In September 2024, Mintz toured the United Kingdom and Europe as keyboard player and backing vocalist with Moby as part of his Play 25th Anniversary Tour, with performances in Manchester, London at the O2 Arena, Antwerp, Berlin, Düsseldorf, and Paris, and Lausanne.

As of 2025, Mintz was working on various new music projects to be released through her Daughters of Cain Records label.

In April 2026, she performed at the Coachella Valley Music and Arts Festival both weekends on the Mojave
stage as part of Moby's band.

==Personal life==
In May 2025, Mintz and her partner welcomed their daughter, Ophelia Laurette, via
surrogacy, following a nearly 14-year fertility journey that
included 10 failed rounds of IVF, a rare fatal
genetic disease diagnosis, and a laboratory error. Ophelia was
conceived from an egg Mintz had frozen in 2011. Mintz and her partner subsequently
partnered with the BabyQuest Foundation to establish a grant
supporting other families in need of fertility treatments.

==Advocacy==
Mintz is a trained Court Appointed Special Advocate (CASA) volunteer, working one-on-one with a child in the foster care system. Sworn in by a dependency court judge, with legal standing to fully investigate a child's circumstances, CASA volunteers make recommendations to the court on how best to serve and support the neglected child.

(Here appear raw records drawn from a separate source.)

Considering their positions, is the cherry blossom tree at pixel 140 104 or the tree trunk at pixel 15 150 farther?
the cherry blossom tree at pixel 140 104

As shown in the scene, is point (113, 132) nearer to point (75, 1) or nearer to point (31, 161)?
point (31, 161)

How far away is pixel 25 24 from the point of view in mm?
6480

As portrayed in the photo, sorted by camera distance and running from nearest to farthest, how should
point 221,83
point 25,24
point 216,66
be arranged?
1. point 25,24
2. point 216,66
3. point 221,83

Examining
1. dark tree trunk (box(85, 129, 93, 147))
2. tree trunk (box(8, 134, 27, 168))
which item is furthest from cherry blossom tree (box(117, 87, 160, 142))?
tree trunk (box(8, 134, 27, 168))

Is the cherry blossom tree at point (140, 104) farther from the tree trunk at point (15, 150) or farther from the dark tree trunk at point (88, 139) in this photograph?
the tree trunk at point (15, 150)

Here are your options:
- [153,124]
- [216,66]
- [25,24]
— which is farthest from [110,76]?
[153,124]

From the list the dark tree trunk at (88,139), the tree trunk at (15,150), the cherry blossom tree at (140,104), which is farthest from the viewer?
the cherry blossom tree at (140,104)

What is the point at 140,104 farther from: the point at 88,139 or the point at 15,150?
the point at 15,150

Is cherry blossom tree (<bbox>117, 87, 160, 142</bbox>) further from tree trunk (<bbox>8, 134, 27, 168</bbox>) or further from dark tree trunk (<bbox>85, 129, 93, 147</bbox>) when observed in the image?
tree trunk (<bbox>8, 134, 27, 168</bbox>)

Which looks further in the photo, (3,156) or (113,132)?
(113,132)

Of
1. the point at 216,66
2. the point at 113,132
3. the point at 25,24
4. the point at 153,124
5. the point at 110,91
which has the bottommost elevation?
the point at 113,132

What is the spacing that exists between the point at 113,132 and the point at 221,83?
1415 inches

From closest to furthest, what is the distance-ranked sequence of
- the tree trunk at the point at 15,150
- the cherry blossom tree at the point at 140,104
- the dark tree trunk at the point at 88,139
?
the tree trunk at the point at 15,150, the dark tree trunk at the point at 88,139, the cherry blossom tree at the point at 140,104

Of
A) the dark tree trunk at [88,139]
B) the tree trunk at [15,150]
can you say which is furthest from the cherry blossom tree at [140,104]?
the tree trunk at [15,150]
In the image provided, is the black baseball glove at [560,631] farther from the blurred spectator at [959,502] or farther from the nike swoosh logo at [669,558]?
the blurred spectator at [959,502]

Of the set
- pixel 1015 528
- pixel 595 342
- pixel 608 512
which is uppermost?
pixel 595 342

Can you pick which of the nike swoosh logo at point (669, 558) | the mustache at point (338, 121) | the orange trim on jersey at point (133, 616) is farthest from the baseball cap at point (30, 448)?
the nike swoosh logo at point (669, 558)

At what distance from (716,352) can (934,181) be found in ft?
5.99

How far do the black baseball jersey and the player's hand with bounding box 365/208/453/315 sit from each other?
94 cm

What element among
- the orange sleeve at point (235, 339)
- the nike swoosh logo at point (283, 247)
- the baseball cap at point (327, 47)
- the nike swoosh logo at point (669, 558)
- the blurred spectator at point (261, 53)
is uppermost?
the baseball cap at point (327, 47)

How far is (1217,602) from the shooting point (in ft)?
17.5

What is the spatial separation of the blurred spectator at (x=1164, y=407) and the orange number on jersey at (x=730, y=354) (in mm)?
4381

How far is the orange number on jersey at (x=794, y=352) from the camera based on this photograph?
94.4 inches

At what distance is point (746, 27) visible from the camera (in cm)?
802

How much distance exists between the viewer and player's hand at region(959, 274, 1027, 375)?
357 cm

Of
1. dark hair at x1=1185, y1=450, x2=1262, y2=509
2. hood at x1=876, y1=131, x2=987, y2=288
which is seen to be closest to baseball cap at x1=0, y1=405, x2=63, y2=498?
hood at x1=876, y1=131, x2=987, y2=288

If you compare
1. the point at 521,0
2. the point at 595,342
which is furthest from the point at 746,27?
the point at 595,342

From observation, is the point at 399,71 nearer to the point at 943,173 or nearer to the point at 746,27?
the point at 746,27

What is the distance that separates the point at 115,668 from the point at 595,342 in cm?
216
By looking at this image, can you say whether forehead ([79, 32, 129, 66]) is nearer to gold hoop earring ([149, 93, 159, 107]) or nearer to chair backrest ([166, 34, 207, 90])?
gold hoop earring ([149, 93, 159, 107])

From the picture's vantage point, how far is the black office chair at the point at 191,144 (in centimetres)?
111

Mintz volunteered for two years as a Wish Coordinator for the Make-A-Wish Foundation, which serves children with life-threatening illnesses.

As a musician, she has performed in support of The Humane Society, Mercy For Animals,Emily's List, The Brady Campaign to Prevent Gun Violence, Adopt the Arts, and Al Gore's Climate Reality Project.

==Musical Influences==
Joni Mitchell, Patty Griffin, June Carter Cash, Dolly Parton, and Emmylou Harris.